EXERCISE 1:
In the NIH message, why does the writer urge readers interested in NIH imaging to visit Scott's document?
EXERCISE 2:
Reproduce the passage of the NIH message that begins with the words containing "Scott Coletti, Charlie" and ends with "downloading the software.".
EXERCISE 3:
Answer from the NIH message:
(a) On what date was the message sent?
(b) With which project were Scott C.'s beginner NIH lessons associated?
(c) Which two people does the writer name as real experts on NIH imaging software?

SELECTED EXTRACT:
NIH Information and URL


From: Jan Wee <jwee@mail.arc.nasa.gov>
Subject: NIH Information and URL
Date: Thu, 05 Dec 1996 08:22:25 -0600


Dear discuss-lfm members,

Scott Coletti, Charlie Lindgren, and many others are the **real experts** on
use of NIH imaging software and I am sure they and others will contribute
their hands on knowledge of NIH software and its ease of use and
application in the classroom.  Scott C. designed NIH lessons for beginners
in association with the Live From the Hubble Space Telescope project.  These
lessons are located at:

        http://quest.arc.nasa.gov:80/hst/scott/intro2image.html

I would encourage all who are interested in NIH imaging to visit Scott's 
**excellent** document which contains links to downloading the software.

RECORDS SUPPLIED:
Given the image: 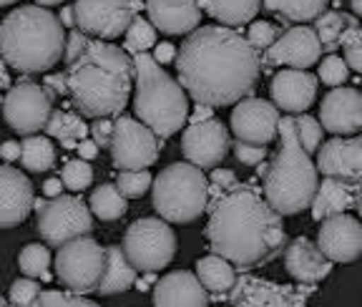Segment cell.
<instances>
[{"instance_id": "cell-1", "label": "cell", "mask_w": 362, "mask_h": 307, "mask_svg": "<svg viewBox=\"0 0 362 307\" xmlns=\"http://www.w3.org/2000/svg\"><path fill=\"white\" fill-rule=\"evenodd\" d=\"M181 88L199 106H232L252 98L262 58L242 33L221 25H202L176 53Z\"/></svg>"}, {"instance_id": "cell-2", "label": "cell", "mask_w": 362, "mask_h": 307, "mask_svg": "<svg viewBox=\"0 0 362 307\" xmlns=\"http://www.w3.org/2000/svg\"><path fill=\"white\" fill-rule=\"evenodd\" d=\"M206 242L232 267L252 270L287 250V229L255 184H237L209 207Z\"/></svg>"}, {"instance_id": "cell-3", "label": "cell", "mask_w": 362, "mask_h": 307, "mask_svg": "<svg viewBox=\"0 0 362 307\" xmlns=\"http://www.w3.org/2000/svg\"><path fill=\"white\" fill-rule=\"evenodd\" d=\"M136 81V69L124 48L90 40L86 53L66 69L68 96L81 116L119 119Z\"/></svg>"}, {"instance_id": "cell-4", "label": "cell", "mask_w": 362, "mask_h": 307, "mask_svg": "<svg viewBox=\"0 0 362 307\" xmlns=\"http://www.w3.org/2000/svg\"><path fill=\"white\" fill-rule=\"evenodd\" d=\"M66 51L61 18L48 8L21 6L0 23V56L21 74H43L53 69Z\"/></svg>"}, {"instance_id": "cell-5", "label": "cell", "mask_w": 362, "mask_h": 307, "mask_svg": "<svg viewBox=\"0 0 362 307\" xmlns=\"http://www.w3.org/2000/svg\"><path fill=\"white\" fill-rule=\"evenodd\" d=\"M317 187L320 171L297 139L294 119L287 116L279 121V149L264 177V199L279 216L300 214L312 207Z\"/></svg>"}, {"instance_id": "cell-6", "label": "cell", "mask_w": 362, "mask_h": 307, "mask_svg": "<svg viewBox=\"0 0 362 307\" xmlns=\"http://www.w3.org/2000/svg\"><path fill=\"white\" fill-rule=\"evenodd\" d=\"M134 69H136V81H134L136 116L156 137L161 139L174 137L176 131L187 124V116H189L187 91L148 53L134 56Z\"/></svg>"}, {"instance_id": "cell-7", "label": "cell", "mask_w": 362, "mask_h": 307, "mask_svg": "<svg viewBox=\"0 0 362 307\" xmlns=\"http://www.w3.org/2000/svg\"><path fill=\"white\" fill-rule=\"evenodd\" d=\"M151 197L153 209L166 224H187L209 209V182L194 164L176 161L158 171Z\"/></svg>"}, {"instance_id": "cell-8", "label": "cell", "mask_w": 362, "mask_h": 307, "mask_svg": "<svg viewBox=\"0 0 362 307\" xmlns=\"http://www.w3.org/2000/svg\"><path fill=\"white\" fill-rule=\"evenodd\" d=\"M124 252L131 267L144 274L164 270L176 255V234L164 219L141 216L124 234Z\"/></svg>"}, {"instance_id": "cell-9", "label": "cell", "mask_w": 362, "mask_h": 307, "mask_svg": "<svg viewBox=\"0 0 362 307\" xmlns=\"http://www.w3.org/2000/svg\"><path fill=\"white\" fill-rule=\"evenodd\" d=\"M103 270H106V247L93 237H81L68 242L56 255V274L71 295L98 292Z\"/></svg>"}, {"instance_id": "cell-10", "label": "cell", "mask_w": 362, "mask_h": 307, "mask_svg": "<svg viewBox=\"0 0 362 307\" xmlns=\"http://www.w3.org/2000/svg\"><path fill=\"white\" fill-rule=\"evenodd\" d=\"M93 216L81 197L61 194L58 199H51L43 212H38V232L51 247L61 250L63 245L81 237H90Z\"/></svg>"}, {"instance_id": "cell-11", "label": "cell", "mask_w": 362, "mask_h": 307, "mask_svg": "<svg viewBox=\"0 0 362 307\" xmlns=\"http://www.w3.org/2000/svg\"><path fill=\"white\" fill-rule=\"evenodd\" d=\"M53 101H56V96L51 91H45V86L23 81L6 93V101H3L6 124L25 139L38 137V131L48 126L53 111H56Z\"/></svg>"}, {"instance_id": "cell-12", "label": "cell", "mask_w": 362, "mask_h": 307, "mask_svg": "<svg viewBox=\"0 0 362 307\" xmlns=\"http://www.w3.org/2000/svg\"><path fill=\"white\" fill-rule=\"evenodd\" d=\"M111 161L121 171H146L158 159V137L141 121L119 116L113 121Z\"/></svg>"}, {"instance_id": "cell-13", "label": "cell", "mask_w": 362, "mask_h": 307, "mask_svg": "<svg viewBox=\"0 0 362 307\" xmlns=\"http://www.w3.org/2000/svg\"><path fill=\"white\" fill-rule=\"evenodd\" d=\"M310 287L282 284L255 274H242L229 292L232 307H307Z\"/></svg>"}, {"instance_id": "cell-14", "label": "cell", "mask_w": 362, "mask_h": 307, "mask_svg": "<svg viewBox=\"0 0 362 307\" xmlns=\"http://www.w3.org/2000/svg\"><path fill=\"white\" fill-rule=\"evenodd\" d=\"M146 8L144 3H90L81 0L76 3V28L86 35H93V40H113L129 30L136 13Z\"/></svg>"}, {"instance_id": "cell-15", "label": "cell", "mask_w": 362, "mask_h": 307, "mask_svg": "<svg viewBox=\"0 0 362 307\" xmlns=\"http://www.w3.org/2000/svg\"><path fill=\"white\" fill-rule=\"evenodd\" d=\"M317 171L345 179L355 194V209L362 216V137L332 139L317 154Z\"/></svg>"}, {"instance_id": "cell-16", "label": "cell", "mask_w": 362, "mask_h": 307, "mask_svg": "<svg viewBox=\"0 0 362 307\" xmlns=\"http://www.w3.org/2000/svg\"><path fill=\"white\" fill-rule=\"evenodd\" d=\"M279 108L264 98H244L232 111V131L237 141L267 146L279 134Z\"/></svg>"}, {"instance_id": "cell-17", "label": "cell", "mask_w": 362, "mask_h": 307, "mask_svg": "<svg viewBox=\"0 0 362 307\" xmlns=\"http://www.w3.org/2000/svg\"><path fill=\"white\" fill-rule=\"evenodd\" d=\"M229 129L219 119L204 121V124H192L184 137H181V151L197 169H211L221 164L229 154Z\"/></svg>"}, {"instance_id": "cell-18", "label": "cell", "mask_w": 362, "mask_h": 307, "mask_svg": "<svg viewBox=\"0 0 362 307\" xmlns=\"http://www.w3.org/2000/svg\"><path fill=\"white\" fill-rule=\"evenodd\" d=\"M322 56V43L315 28L294 25L287 28L279 40L264 53V66H289L292 71H305L315 66Z\"/></svg>"}, {"instance_id": "cell-19", "label": "cell", "mask_w": 362, "mask_h": 307, "mask_svg": "<svg viewBox=\"0 0 362 307\" xmlns=\"http://www.w3.org/2000/svg\"><path fill=\"white\" fill-rule=\"evenodd\" d=\"M317 247L329 262H355L362 255V222L350 214L329 216L317 232Z\"/></svg>"}, {"instance_id": "cell-20", "label": "cell", "mask_w": 362, "mask_h": 307, "mask_svg": "<svg viewBox=\"0 0 362 307\" xmlns=\"http://www.w3.org/2000/svg\"><path fill=\"white\" fill-rule=\"evenodd\" d=\"M320 121L325 131L339 139H350L362 129V91L357 88H332L320 103Z\"/></svg>"}, {"instance_id": "cell-21", "label": "cell", "mask_w": 362, "mask_h": 307, "mask_svg": "<svg viewBox=\"0 0 362 307\" xmlns=\"http://www.w3.org/2000/svg\"><path fill=\"white\" fill-rule=\"evenodd\" d=\"M33 199L30 179L13 166H0V229L25 222Z\"/></svg>"}, {"instance_id": "cell-22", "label": "cell", "mask_w": 362, "mask_h": 307, "mask_svg": "<svg viewBox=\"0 0 362 307\" xmlns=\"http://www.w3.org/2000/svg\"><path fill=\"white\" fill-rule=\"evenodd\" d=\"M272 101L274 106L287 114H305L315 103L317 96V76L310 71H292L284 69L272 79Z\"/></svg>"}, {"instance_id": "cell-23", "label": "cell", "mask_w": 362, "mask_h": 307, "mask_svg": "<svg viewBox=\"0 0 362 307\" xmlns=\"http://www.w3.org/2000/svg\"><path fill=\"white\" fill-rule=\"evenodd\" d=\"M153 307H209V292L194 272H169L153 284Z\"/></svg>"}, {"instance_id": "cell-24", "label": "cell", "mask_w": 362, "mask_h": 307, "mask_svg": "<svg viewBox=\"0 0 362 307\" xmlns=\"http://www.w3.org/2000/svg\"><path fill=\"white\" fill-rule=\"evenodd\" d=\"M284 270L300 284L315 287L332 272V262L320 252L315 242H310L307 237H297L284 250Z\"/></svg>"}, {"instance_id": "cell-25", "label": "cell", "mask_w": 362, "mask_h": 307, "mask_svg": "<svg viewBox=\"0 0 362 307\" xmlns=\"http://www.w3.org/2000/svg\"><path fill=\"white\" fill-rule=\"evenodd\" d=\"M146 13L153 28L169 35H192L202 23L199 3H161V0H151V3H146Z\"/></svg>"}, {"instance_id": "cell-26", "label": "cell", "mask_w": 362, "mask_h": 307, "mask_svg": "<svg viewBox=\"0 0 362 307\" xmlns=\"http://www.w3.org/2000/svg\"><path fill=\"white\" fill-rule=\"evenodd\" d=\"M347 209H355V194L345 179L325 177L317 187L315 199H312V219L325 222L329 216L347 214Z\"/></svg>"}, {"instance_id": "cell-27", "label": "cell", "mask_w": 362, "mask_h": 307, "mask_svg": "<svg viewBox=\"0 0 362 307\" xmlns=\"http://www.w3.org/2000/svg\"><path fill=\"white\" fill-rule=\"evenodd\" d=\"M136 284V270L131 267L124 247H106V270H103L98 295H119Z\"/></svg>"}, {"instance_id": "cell-28", "label": "cell", "mask_w": 362, "mask_h": 307, "mask_svg": "<svg viewBox=\"0 0 362 307\" xmlns=\"http://www.w3.org/2000/svg\"><path fill=\"white\" fill-rule=\"evenodd\" d=\"M197 277L206 292L224 295V292H232L234 282H237V270L221 257L206 255L197 262Z\"/></svg>"}, {"instance_id": "cell-29", "label": "cell", "mask_w": 362, "mask_h": 307, "mask_svg": "<svg viewBox=\"0 0 362 307\" xmlns=\"http://www.w3.org/2000/svg\"><path fill=\"white\" fill-rule=\"evenodd\" d=\"M45 131H48L51 137H56L66 149H78V141H83V139L88 137L90 129L86 126V121L81 119L78 114L56 108L51 121H48V126H45Z\"/></svg>"}, {"instance_id": "cell-30", "label": "cell", "mask_w": 362, "mask_h": 307, "mask_svg": "<svg viewBox=\"0 0 362 307\" xmlns=\"http://www.w3.org/2000/svg\"><path fill=\"white\" fill-rule=\"evenodd\" d=\"M199 8H202L204 13H209L211 18H216V21L224 25H244L255 21V16L259 13L262 6L255 3V0H244V3H237V0H232V3L204 0V3H199Z\"/></svg>"}, {"instance_id": "cell-31", "label": "cell", "mask_w": 362, "mask_h": 307, "mask_svg": "<svg viewBox=\"0 0 362 307\" xmlns=\"http://www.w3.org/2000/svg\"><path fill=\"white\" fill-rule=\"evenodd\" d=\"M129 204H126V197L119 192L116 184H101L90 192V214H96L103 222H113V219H121L126 214Z\"/></svg>"}, {"instance_id": "cell-32", "label": "cell", "mask_w": 362, "mask_h": 307, "mask_svg": "<svg viewBox=\"0 0 362 307\" xmlns=\"http://www.w3.org/2000/svg\"><path fill=\"white\" fill-rule=\"evenodd\" d=\"M347 28H357V23L350 16L339 11H325L322 16L315 21V33L322 43V51H337L339 38Z\"/></svg>"}, {"instance_id": "cell-33", "label": "cell", "mask_w": 362, "mask_h": 307, "mask_svg": "<svg viewBox=\"0 0 362 307\" xmlns=\"http://www.w3.org/2000/svg\"><path fill=\"white\" fill-rule=\"evenodd\" d=\"M21 161L28 171H48L56 164V146L48 137H28L21 144Z\"/></svg>"}, {"instance_id": "cell-34", "label": "cell", "mask_w": 362, "mask_h": 307, "mask_svg": "<svg viewBox=\"0 0 362 307\" xmlns=\"http://www.w3.org/2000/svg\"><path fill=\"white\" fill-rule=\"evenodd\" d=\"M267 11L277 13L279 18H284V21H292V23L297 25H305L307 21H317V18L325 13V3H320V0H310V3H279V0H269V3H264Z\"/></svg>"}, {"instance_id": "cell-35", "label": "cell", "mask_w": 362, "mask_h": 307, "mask_svg": "<svg viewBox=\"0 0 362 307\" xmlns=\"http://www.w3.org/2000/svg\"><path fill=\"white\" fill-rule=\"evenodd\" d=\"M18 267L28 279H51V252L45 245H25L18 255Z\"/></svg>"}, {"instance_id": "cell-36", "label": "cell", "mask_w": 362, "mask_h": 307, "mask_svg": "<svg viewBox=\"0 0 362 307\" xmlns=\"http://www.w3.org/2000/svg\"><path fill=\"white\" fill-rule=\"evenodd\" d=\"M153 46H156V28L151 25V21L136 16L134 23L126 30L124 51L131 53V56H141V53H146L148 48H153Z\"/></svg>"}, {"instance_id": "cell-37", "label": "cell", "mask_w": 362, "mask_h": 307, "mask_svg": "<svg viewBox=\"0 0 362 307\" xmlns=\"http://www.w3.org/2000/svg\"><path fill=\"white\" fill-rule=\"evenodd\" d=\"M61 182H63V187L71 189V192H83V189H88L90 182H93V169H90V164L83 159L68 161L61 169Z\"/></svg>"}, {"instance_id": "cell-38", "label": "cell", "mask_w": 362, "mask_h": 307, "mask_svg": "<svg viewBox=\"0 0 362 307\" xmlns=\"http://www.w3.org/2000/svg\"><path fill=\"white\" fill-rule=\"evenodd\" d=\"M116 187H119V192L124 194L126 199H139L153 187V179L148 171H119Z\"/></svg>"}, {"instance_id": "cell-39", "label": "cell", "mask_w": 362, "mask_h": 307, "mask_svg": "<svg viewBox=\"0 0 362 307\" xmlns=\"http://www.w3.org/2000/svg\"><path fill=\"white\" fill-rule=\"evenodd\" d=\"M294 131H297V139H300L302 149H305L307 154L317 151L320 149V144H322V124L317 119H312L310 114H302L294 119Z\"/></svg>"}, {"instance_id": "cell-40", "label": "cell", "mask_w": 362, "mask_h": 307, "mask_svg": "<svg viewBox=\"0 0 362 307\" xmlns=\"http://www.w3.org/2000/svg\"><path fill=\"white\" fill-rule=\"evenodd\" d=\"M279 35H282V28H277L274 23H267V21H257V23H252L247 30L249 46L255 48L257 53L269 51V48L279 40Z\"/></svg>"}, {"instance_id": "cell-41", "label": "cell", "mask_w": 362, "mask_h": 307, "mask_svg": "<svg viewBox=\"0 0 362 307\" xmlns=\"http://www.w3.org/2000/svg\"><path fill=\"white\" fill-rule=\"evenodd\" d=\"M339 48H345L347 69L362 74V28H347L339 38Z\"/></svg>"}, {"instance_id": "cell-42", "label": "cell", "mask_w": 362, "mask_h": 307, "mask_svg": "<svg viewBox=\"0 0 362 307\" xmlns=\"http://www.w3.org/2000/svg\"><path fill=\"white\" fill-rule=\"evenodd\" d=\"M35 307H101V305L86 300V297H81V295H71V292L43 290L38 302H35Z\"/></svg>"}, {"instance_id": "cell-43", "label": "cell", "mask_w": 362, "mask_h": 307, "mask_svg": "<svg viewBox=\"0 0 362 307\" xmlns=\"http://www.w3.org/2000/svg\"><path fill=\"white\" fill-rule=\"evenodd\" d=\"M40 284L35 282V279H16V282L11 284V305L16 307H35V302H38L40 297Z\"/></svg>"}, {"instance_id": "cell-44", "label": "cell", "mask_w": 362, "mask_h": 307, "mask_svg": "<svg viewBox=\"0 0 362 307\" xmlns=\"http://www.w3.org/2000/svg\"><path fill=\"white\" fill-rule=\"evenodd\" d=\"M347 63L345 58H339V56H327L322 61V66H320V81L327 86H332V88H339V86L347 81Z\"/></svg>"}, {"instance_id": "cell-45", "label": "cell", "mask_w": 362, "mask_h": 307, "mask_svg": "<svg viewBox=\"0 0 362 307\" xmlns=\"http://www.w3.org/2000/svg\"><path fill=\"white\" fill-rule=\"evenodd\" d=\"M90 40H93V38H90V35H86L83 30H78V28H74L71 33H68L66 51H63V61H66V66H74V63L83 56Z\"/></svg>"}, {"instance_id": "cell-46", "label": "cell", "mask_w": 362, "mask_h": 307, "mask_svg": "<svg viewBox=\"0 0 362 307\" xmlns=\"http://www.w3.org/2000/svg\"><path fill=\"white\" fill-rule=\"evenodd\" d=\"M234 154H237V159L247 166H259L264 164V156H267V149L264 146H255V144H244L237 141L234 144Z\"/></svg>"}, {"instance_id": "cell-47", "label": "cell", "mask_w": 362, "mask_h": 307, "mask_svg": "<svg viewBox=\"0 0 362 307\" xmlns=\"http://www.w3.org/2000/svg\"><path fill=\"white\" fill-rule=\"evenodd\" d=\"M90 139H93V144H96L98 149L111 146L113 121L111 119H96V121H93V126H90Z\"/></svg>"}, {"instance_id": "cell-48", "label": "cell", "mask_w": 362, "mask_h": 307, "mask_svg": "<svg viewBox=\"0 0 362 307\" xmlns=\"http://www.w3.org/2000/svg\"><path fill=\"white\" fill-rule=\"evenodd\" d=\"M237 174L232 169H214L211 171V187H219L221 192H229V189L237 187Z\"/></svg>"}, {"instance_id": "cell-49", "label": "cell", "mask_w": 362, "mask_h": 307, "mask_svg": "<svg viewBox=\"0 0 362 307\" xmlns=\"http://www.w3.org/2000/svg\"><path fill=\"white\" fill-rule=\"evenodd\" d=\"M45 91H51L53 96H68L66 71H63V74H48L45 76Z\"/></svg>"}, {"instance_id": "cell-50", "label": "cell", "mask_w": 362, "mask_h": 307, "mask_svg": "<svg viewBox=\"0 0 362 307\" xmlns=\"http://www.w3.org/2000/svg\"><path fill=\"white\" fill-rule=\"evenodd\" d=\"M176 48L171 46V43H158L156 48H153V61L158 63V66H164V63H171L176 61Z\"/></svg>"}, {"instance_id": "cell-51", "label": "cell", "mask_w": 362, "mask_h": 307, "mask_svg": "<svg viewBox=\"0 0 362 307\" xmlns=\"http://www.w3.org/2000/svg\"><path fill=\"white\" fill-rule=\"evenodd\" d=\"M76 151H78V156L83 161H90V159H96L98 156V146L93 144V139H83V141H78V149H76Z\"/></svg>"}, {"instance_id": "cell-52", "label": "cell", "mask_w": 362, "mask_h": 307, "mask_svg": "<svg viewBox=\"0 0 362 307\" xmlns=\"http://www.w3.org/2000/svg\"><path fill=\"white\" fill-rule=\"evenodd\" d=\"M61 192H63V182H61V177H53V179H48V182L43 184V194L48 197V199H58L61 197Z\"/></svg>"}, {"instance_id": "cell-53", "label": "cell", "mask_w": 362, "mask_h": 307, "mask_svg": "<svg viewBox=\"0 0 362 307\" xmlns=\"http://www.w3.org/2000/svg\"><path fill=\"white\" fill-rule=\"evenodd\" d=\"M0 156L6 161H13V159H21V144L18 141H6L0 146Z\"/></svg>"}, {"instance_id": "cell-54", "label": "cell", "mask_w": 362, "mask_h": 307, "mask_svg": "<svg viewBox=\"0 0 362 307\" xmlns=\"http://www.w3.org/2000/svg\"><path fill=\"white\" fill-rule=\"evenodd\" d=\"M214 108H209V106H197V111L192 114V124H204V121H211L214 119Z\"/></svg>"}, {"instance_id": "cell-55", "label": "cell", "mask_w": 362, "mask_h": 307, "mask_svg": "<svg viewBox=\"0 0 362 307\" xmlns=\"http://www.w3.org/2000/svg\"><path fill=\"white\" fill-rule=\"evenodd\" d=\"M61 25H63V28H71V30L76 28V11H74V6L61 8Z\"/></svg>"}, {"instance_id": "cell-56", "label": "cell", "mask_w": 362, "mask_h": 307, "mask_svg": "<svg viewBox=\"0 0 362 307\" xmlns=\"http://www.w3.org/2000/svg\"><path fill=\"white\" fill-rule=\"evenodd\" d=\"M0 91H11V76H8L6 61L0 58Z\"/></svg>"}, {"instance_id": "cell-57", "label": "cell", "mask_w": 362, "mask_h": 307, "mask_svg": "<svg viewBox=\"0 0 362 307\" xmlns=\"http://www.w3.org/2000/svg\"><path fill=\"white\" fill-rule=\"evenodd\" d=\"M153 282H156V277H153V272H148V274H144V279H136V287L144 292V290H148Z\"/></svg>"}, {"instance_id": "cell-58", "label": "cell", "mask_w": 362, "mask_h": 307, "mask_svg": "<svg viewBox=\"0 0 362 307\" xmlns=\"http://www.w3.org/2000/svg\"><path fill=\"white\" fill-rule=\"evenodd\" d=\"M352 11H355L357 16H362V0H355V3H352Z\"/></svg>"}, {"instance_id": "cell-59", "label": "cell", "mask_w": 362, "mask_h": 307, "mask_svg": "<svg viewBox=\"0 0 362 307\" xmlns=\"http://www.w3.org/2000/svg\"><path fill=\"white\" fill-rule=\"evenodd\" d=\"M0 307H6V297L0 295Z\"/></svg>"}, {"instance_id": "cell-60", "label": "cell", "mask_w": 362, "mask_h": 307, "mask_svg": "<svg viewBox=\"0 0 362 307\" xmlns=\"http://www.w3.org/2000/svg\"><path fill=\"white\" fill-rule=\"evenodd\" d=\"M3 101H6V98H3V96H0V103H3Z\"/></svg>"}, {"instance_id": "cell-61", "label": "cell", "mask_w": 362, "mask_h": 307, "mask_svg": "<svg viewBox=\"0 0 362 307\" xmlns=\"http://www.w3.org/2000/svg\"><path fill=\"white\" fill-rule=\"evenodd\" d=\"M6 307H16V305H6Z\"/></svg>"}]
</instances>
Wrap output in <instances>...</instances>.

CORRECT RESPONSE 1:
The writer calls Scott's document excellent and notes that it contains links for downloading the software. It holds the beginner NIH lessons that Scott C. designed for the Live From the Hubble Space Telescope project.

CORRECT RESPONSE 2:
Scott Coletti, Charlie Lindgren, and many others are the **real experts** on
use of NIH imaging software and I am sure they and others will contribute
their hands on knowledge of NIH software and its ease of use and
application in the classroom.  Scott C. designed NIH lessons for beginners
in association with the Live From the Hubble Space Telescope project.  These
lessons are located at:

        http://quest.arc.nasa.gov:80/hst/scott/intro2image.html

I would encourage all who are interested in NIH imaging to visit Scott's 
**excellent** document which contains links to downloading the software.

CORRECT RESPONSE 3:
(a) Thu, 05 Dec 1996
(b) The Live From the Hubble Space Telescope project
(c) Scott Coletti and Charlie Lindgren